-- start Material for this task --
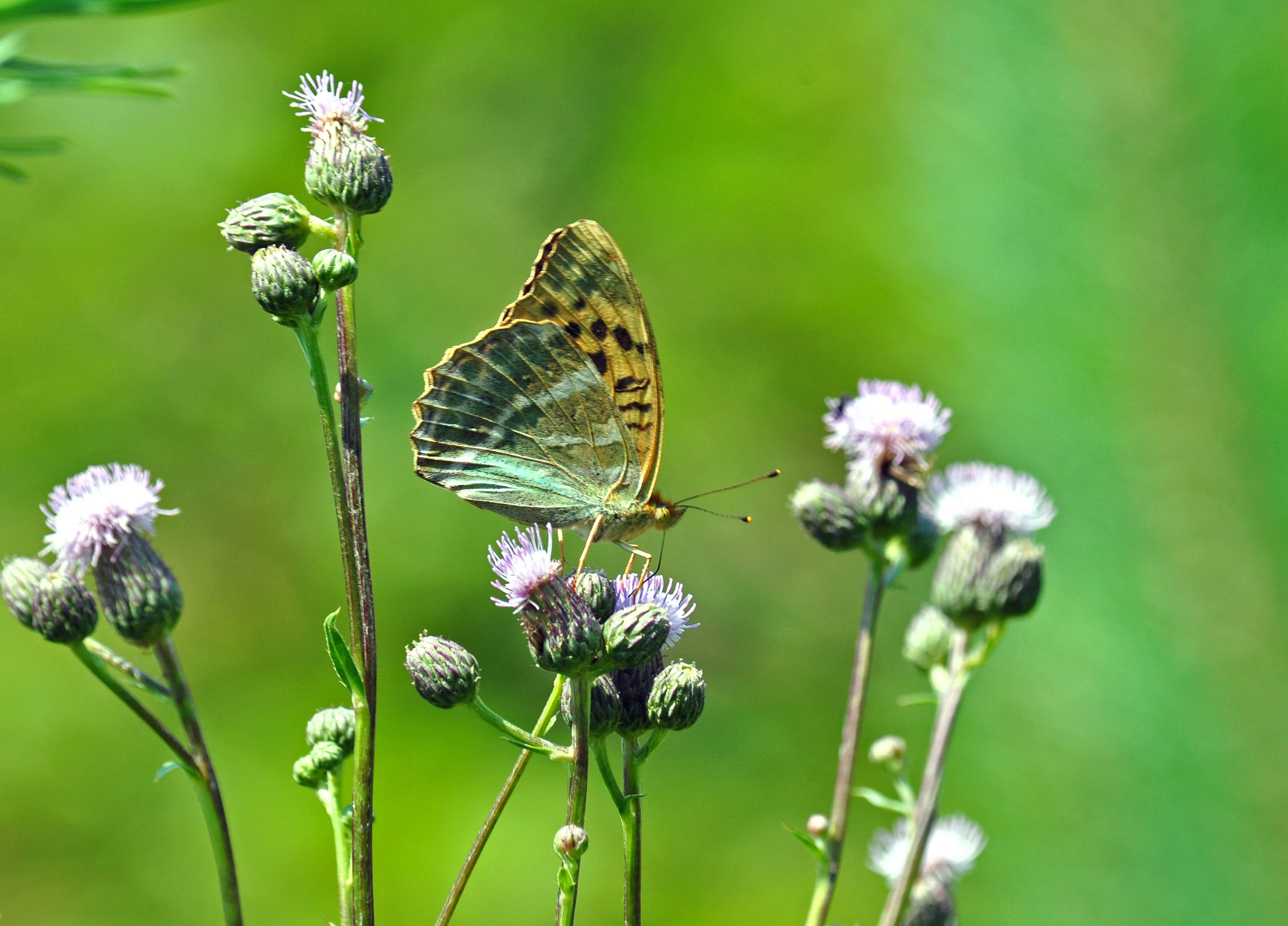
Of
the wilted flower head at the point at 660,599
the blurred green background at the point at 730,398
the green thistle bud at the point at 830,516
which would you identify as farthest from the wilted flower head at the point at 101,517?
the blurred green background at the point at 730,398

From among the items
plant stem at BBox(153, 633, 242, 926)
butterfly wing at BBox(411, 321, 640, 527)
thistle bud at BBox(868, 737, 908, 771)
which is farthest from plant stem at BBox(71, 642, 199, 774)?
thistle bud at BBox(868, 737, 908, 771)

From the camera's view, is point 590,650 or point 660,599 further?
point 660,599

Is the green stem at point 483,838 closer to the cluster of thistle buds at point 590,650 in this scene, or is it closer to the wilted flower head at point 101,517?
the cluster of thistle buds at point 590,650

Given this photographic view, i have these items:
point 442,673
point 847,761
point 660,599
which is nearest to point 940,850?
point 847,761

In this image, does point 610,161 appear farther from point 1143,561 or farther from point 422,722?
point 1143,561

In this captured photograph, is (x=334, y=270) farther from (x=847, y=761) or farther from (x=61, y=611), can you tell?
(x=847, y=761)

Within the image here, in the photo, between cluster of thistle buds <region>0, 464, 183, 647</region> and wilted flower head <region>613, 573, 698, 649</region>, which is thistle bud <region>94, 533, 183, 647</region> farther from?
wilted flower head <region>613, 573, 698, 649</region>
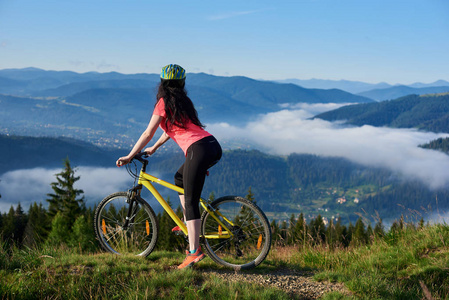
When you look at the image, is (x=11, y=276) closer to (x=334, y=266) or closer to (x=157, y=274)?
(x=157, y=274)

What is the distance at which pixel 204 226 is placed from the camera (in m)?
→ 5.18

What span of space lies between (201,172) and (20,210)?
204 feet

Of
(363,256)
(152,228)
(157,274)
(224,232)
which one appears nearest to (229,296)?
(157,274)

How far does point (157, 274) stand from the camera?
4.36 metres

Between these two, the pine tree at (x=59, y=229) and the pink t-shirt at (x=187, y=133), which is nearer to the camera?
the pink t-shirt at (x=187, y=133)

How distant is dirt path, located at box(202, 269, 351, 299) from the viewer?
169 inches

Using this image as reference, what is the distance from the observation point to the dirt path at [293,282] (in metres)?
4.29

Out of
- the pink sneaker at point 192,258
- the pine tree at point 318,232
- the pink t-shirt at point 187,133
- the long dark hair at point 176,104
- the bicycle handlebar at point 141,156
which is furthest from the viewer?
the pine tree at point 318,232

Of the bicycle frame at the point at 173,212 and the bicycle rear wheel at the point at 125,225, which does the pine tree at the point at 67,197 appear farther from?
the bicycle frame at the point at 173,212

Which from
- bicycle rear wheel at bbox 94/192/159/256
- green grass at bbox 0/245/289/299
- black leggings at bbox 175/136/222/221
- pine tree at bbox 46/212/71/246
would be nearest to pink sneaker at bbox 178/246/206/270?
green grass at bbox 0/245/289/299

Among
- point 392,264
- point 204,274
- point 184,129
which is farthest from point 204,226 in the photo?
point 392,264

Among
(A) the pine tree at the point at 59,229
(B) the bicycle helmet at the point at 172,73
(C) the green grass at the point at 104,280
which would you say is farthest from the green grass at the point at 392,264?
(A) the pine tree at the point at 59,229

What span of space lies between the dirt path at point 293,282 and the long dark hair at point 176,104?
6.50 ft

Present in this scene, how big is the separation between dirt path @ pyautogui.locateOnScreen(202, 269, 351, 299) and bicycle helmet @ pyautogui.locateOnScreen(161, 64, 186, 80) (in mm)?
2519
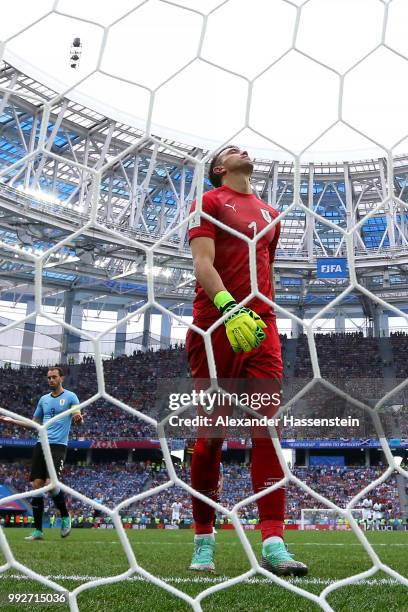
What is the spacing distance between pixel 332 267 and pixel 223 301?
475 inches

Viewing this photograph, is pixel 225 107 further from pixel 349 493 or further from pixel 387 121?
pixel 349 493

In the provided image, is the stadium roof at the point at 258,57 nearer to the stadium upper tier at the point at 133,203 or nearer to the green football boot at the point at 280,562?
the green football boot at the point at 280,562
-- end Material for this task --
Transcribe every item above line for line, without any changes, and omit the pictures.

Of
the wilted flower head at the point at 660,599
the blurred green background at the point at 730,398
the green thistle bud at the point at 830,516
which would you identify as farthest from the wilted flower head at the point at 101,517?
the blurred green background at the point at 730,398

From among the items
plant stem at BBox(153, 633, 242, 926)
butterfly wing at BBox(411, 321, 640, 527)
thistle bud at BBox(868, 737, 908, 771)
which is farthest from plant stem at BBox(71, 642, 199, 774)?
thistle bud at BBox(868, 737, 908, 771)

From the camera's view, is point 590,650 or point 660,599 further?
point 660,599

Is the green stem at point 483,838 closer to the cluster of thistle buds at point 590,650 in this scene, or is it closer to the wilted flower head at point 101,517?
the cluster of thistle buds at point 590,650

Given this photographic view, i have these items:
point 442,673
point 847,761
point 660,599
which is nearest to point 940,850?
point 847,761

In this image, does point 610,161 appear farther from point 1143,561 or farther from point 422,722?
point 1143,561

In this captured photograph, is (x=334, y=270) farther from (x=847, y=761) or farther from (x=61, y=611), can you tell?
(x=847, y=761)

Within the image here, in the photo, between cluster of thistle buds <region>0, 464, 183, 647</region> and wilted flower head <region>613, 573, 698, 649</region>, which is thistle bud <region>94, 533, 183, 647</region> farther from?
wilted flower head <region>613, 573, 698, 649</region>
When you look at the image, is (x=11, y=276) closer to (x=334, y=266) or closer to (x=157, y=274)?
(x=157, y=274)

What is the distance at which pixel 204 226 is placed from the camera (in m)?
→ 5.18

What span of space lies between (201,172) and (20,210)?
204 feet

Of
(363,256)
(152,228)
(157,274)
(224,232)
which one appears nearest to (229,296)?
(157,274)

How far does point (157, 274) stand from the camera?
4.36 metres

Between these two, the pine tree at (x=59, y=229) and the pink t-shirt at (x=187, y=133), which is nearer to the camera?
the pink t-shirt at (x=187, y=133)

How distant is dirt path, located at box(202, 269, 351, 299) from the viewer?
169 inches

Using this image as reference, what is the distance from the observation point to the dirt path at [293,282] (in metres)?
4.29

Out of
- the pink sneaker at point 192,258
- the pine tree at point 318,232
- the pink t-shirt at point 187,133
- the long dark hair at point 176,104
- the bicycle handlebar at point 141,156
which is furthest from the viewer?
the pine tree at point 318,232

Of the bicycle frame at the point at 173,212 and the bicycle rear wheel at the point at 125,225, which does the pine tree at the point at 67,197 appear farther from?
the bicycle frame at the point at 173,212

Which from
- bicycle rear wheel at bbox 94/192/159/256
- green grass at bbox 0/245/289/299
- black leggings at bbox 175/136/222/221
- pine tree at bbox 46/212/71/246
would be nearest to pink sneaker at bbox 178/246/206/270?
green grass at bbox 0/245/289/299

Among
- point 392,264
- point 204,274
- point 184,129
which is farthest from point 204,226 in the photo?
point 392,264

Among
(A) the pine tree at the point at 59,229
(B) the bicycle helmet at the point at 172,73
(C) the green grass at the point at 104,280
which would you say is farthest from the green grass at the point at 392,264?
(A) the pine tree at the point at 59,229

What span of space lies between the dirt path at point 293,282 and the long dark hair at point 176,104?
6.50 ft

Present in this scene, how big is the separation between dirt path @ pyautogui.locateOnScreen(202, 269, 351, 299) and bicycle helmet @ pyautogui.locateOnScreen(161, 64, 186, 80) (in mm)?
2519
What is the spacing distance between pixel 332 267 and pixel 223 301?
475 inches

Viewing this photograph, is pixel 225 107 further from pixel 349 493 or further from pixel 387 121?
pixel 349 493

In the provided image, is the stadium roof at the point at 258,57 nearer to the stadium upper tier at the point at 133,203 or nearer to the green football boot at the point at 280,562?
the green football boot at the point at 280,562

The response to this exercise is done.